This was a surprise: a light novel that I liked more than its manga adaptation. Granted, I've only read one volume of the manga, which only covered the first half of this novel, but still.

Like many isekai light novels, the writing and overall flow had some issues, the fantasy world had bizarre knowledge gaps that didn't make sense (the people in this world don't season or flavor their food with anything other than salt and vinegar, WTF), and the protagonist was pure wish fulfillment (overpowered, beloved by nearly everyone, yet humble). Although the text was mostly first-person from Sei's POV, whenever the author wanted to infodump about the world's political situation, there'd be a third-person scene in which characters sat around and chatted with each other. That said, the book was very readable. I had fun with it and basically flew through it in a day.

The characters were overall more likeable, or at least more sympathetic, in the light novel than in the manga. Although Prince Kyle's complete lack of acknowledgement of her annoyed Sei, that annoyance didn't spill over onto Aira - she was clearly still rooting for the girl, both because she didn't want to have to take on the responsibilities of the Saint herself and also because, well, Aira was only 15. I don't think the manga ever mentioned just how young she was, and I'm really hoping Sei and Aira end up getting along and becoming friends when they finally get a chance to talk to each other. I'm not holding my breath on that one, though, since characters like Liz kept painting her as a manipulative fiance-stealer.

Even Prince Kyle was a tiny bit more sympathetic in the novel, despite only having one brief on-page appearance. He made an enormous mistake by instantly favoring Aira over Sei, but his behavior was partly spurred by insecurity caused by the current political situation. Although he was the Crown Prince by virtue of having been born first, the second-born prince was more talented than him and had several factions that would support him if he tried to take power. He didn't seem interested in doing that, but it didn't stop Prince Kyle from feeling like he had something to prove. 

Sei is definitely "tired and overworked female employee" wish fulfillment. In her old life, her every waking moment was devoted to either work or commuting to and from work, and her few hobbies (herbology, aromatherapy, making soaps and lotions) were centered around her desperate efforts at maximizing what little self-care time she had available. She was so exhausted when the summoning spell transported her that everyone initially assumed she was sickly. In her new life, she actually has free time and a small group of people doing their best to see to it that she's happy and occasionally spends time relaxing. She's also more beautiful (magical lotions!) and manages to stumble across a hot boyfriend (who takes her on a first date that she doesn't realize is a date, lol).

## [Given material]
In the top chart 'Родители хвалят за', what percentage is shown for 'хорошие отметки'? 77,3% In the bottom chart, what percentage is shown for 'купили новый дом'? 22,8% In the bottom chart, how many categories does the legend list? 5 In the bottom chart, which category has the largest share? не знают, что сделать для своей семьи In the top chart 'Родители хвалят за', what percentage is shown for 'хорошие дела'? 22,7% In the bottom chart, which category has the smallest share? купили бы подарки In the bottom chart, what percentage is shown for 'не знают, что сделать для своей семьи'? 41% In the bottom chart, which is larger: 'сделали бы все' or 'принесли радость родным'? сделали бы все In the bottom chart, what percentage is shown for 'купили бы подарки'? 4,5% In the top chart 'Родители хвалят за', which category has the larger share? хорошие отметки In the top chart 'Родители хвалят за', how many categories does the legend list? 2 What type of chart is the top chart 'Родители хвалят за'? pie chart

## [Work instruction 1]
In the review, how old does Aira turn out to be?
## [Work instruction 2]
Decide whether each statement agrees with the review, answering yes or no and quoting the deciding words: (a) The reviewer read through the novel in a single day. (b) Prince Kyle appears on the page many times in the novel. (c) The reviewer had read two volumes of the manga.
## [Work instruction 3]
Reproduce word for word the passage of the review between "Even Prince Kyle" and "something to prove.", inclusive.

## [Your response 1]
Aira was only 15.

## [Your response 2]
(a) Yes: "basically flew through it in a day."
(b) No: "despite only having one brief on-page appearance."
(c) No: "I've only read one volume of the manga."

## [Your response 3]
Even Prince Kyle was a tiny bit more sympathetic in the novel, despite only having one brief on-page appearance. He made an enormous mistake by instantly favoring Aira over Sei, but his behavior was partly spurred by insecurity caused by the current political situation. Although he was the Crown Prince by virtue of having been born first, the second-born prince was more talented than him and had several factions that would support him if he tried to take power. He didn't seem interested in doing that, but it didn't stop Prince Kyle from feeling like he had something to prove.